This standard provides a methodology for software safety in NASA programs.
The purpose of this standard is to provide requirements to implement a systematic approach to software safety as an integral part of the overall system safety programs. It describes the activities necessary to ensure that safety is designed into software that is acquired or developed by NASA and that safety is maintained throughout the software life cycle.
This standard is appropriate for application to software acquired or developed by NASA that is used as a part of a system that possesses the potential of directly or indirectly causing harm to humans or damage to property external to the system. When software is acquired by NASA, this standard applies to the level specified in contract clauses or memoranda of understanding. When software is developed by NASA, this standard applies to the level specified in the program plan, software management plan, or other controlling document.
This standard is intended to be applied only to specific software elements identified by a system hazard analysis as that software which could cause or contribute to the system reaching a specific hazardous state; or which is intended to detect or take corrective action if the system reaches a specific hazardous state; or which is intended to mitigate damage if an accident occurs.

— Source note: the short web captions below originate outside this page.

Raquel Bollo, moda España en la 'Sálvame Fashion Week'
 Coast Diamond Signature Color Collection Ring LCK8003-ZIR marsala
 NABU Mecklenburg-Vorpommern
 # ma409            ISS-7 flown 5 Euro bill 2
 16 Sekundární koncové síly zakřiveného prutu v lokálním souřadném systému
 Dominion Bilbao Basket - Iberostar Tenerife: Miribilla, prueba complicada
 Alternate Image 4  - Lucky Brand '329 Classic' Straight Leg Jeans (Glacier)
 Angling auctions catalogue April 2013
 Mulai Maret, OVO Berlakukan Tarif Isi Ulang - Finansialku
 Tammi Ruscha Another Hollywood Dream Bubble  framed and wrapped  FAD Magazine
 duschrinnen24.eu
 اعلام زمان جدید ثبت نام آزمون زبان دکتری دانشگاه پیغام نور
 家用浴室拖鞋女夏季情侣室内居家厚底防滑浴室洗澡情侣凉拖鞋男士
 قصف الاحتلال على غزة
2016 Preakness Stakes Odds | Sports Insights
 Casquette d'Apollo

1.3.1 GOVERNMENT FURNISHED EQUIPMENT (GFE), REUSED, AND PURCHASED SOFTWARE
For systems where use of this standard is required, it shall be applied to government furnished software, purchased software (including commercial-off-the-shelf (COTS) software), and any other reused software in the system. In the event that some of the analyses required by this document are not feasible due to the nature of the software and documentation, the developer is responsible for securing a waiver from the NASA acquirer of the system.
1.3.2 FIRMWAREFor the purpose of this standard, firmware shall be treated as software.
Tailoring of this standards requirements is to be done by program/project/task management in consultation with each respective NASA Centers Safety and Mission Assurance organization. The tailoring effort shall include definition of the acceptable level of risk, which software is to be considered safety-critical, and whether the level of safety risk associated with the software requires formal safety certification.
2.1 REFERENCED DOCUMENTS
The following references were used in the generation of this Standard. NASA Software Acquisition Life Cycle, SMAP/Version 4.0, 1989 DoD-STD-2167A Military Standard, Defense System Software Development, February 29, 1988 MIL-STD-882B System Safety Program Requirements, July 1, 1987 NOTICE 1 MIL-STD-882C System Safety Program Requirements, January 19, 1993 NASA-GB-A302 Software Formal Inspections Guidebook, August 1993 NASA-STD 2100-91 NASA Software Documentation Standard Software Engineering Program, July 29, 1991 NASA-STD 2201-93 Software Assurance Standard, November 10, 1992 NASA-STD 2202-93 Software Inspection Standard, April 1993 NHB 1700.1(V1-B) NASA Safety Policy and Requirements Document, June 1993 NMI 2410.10B NASA Software Management Assurance and Engineering Policy, April 20, 1993 SMAP-GB-A201 Software Assurance Guidebook, September 1989 SMAP-GB-A301 Software Quality Assurance Audits Guidebooks, November 1990
A glossary of software safety-related terms is provided in Appendix A.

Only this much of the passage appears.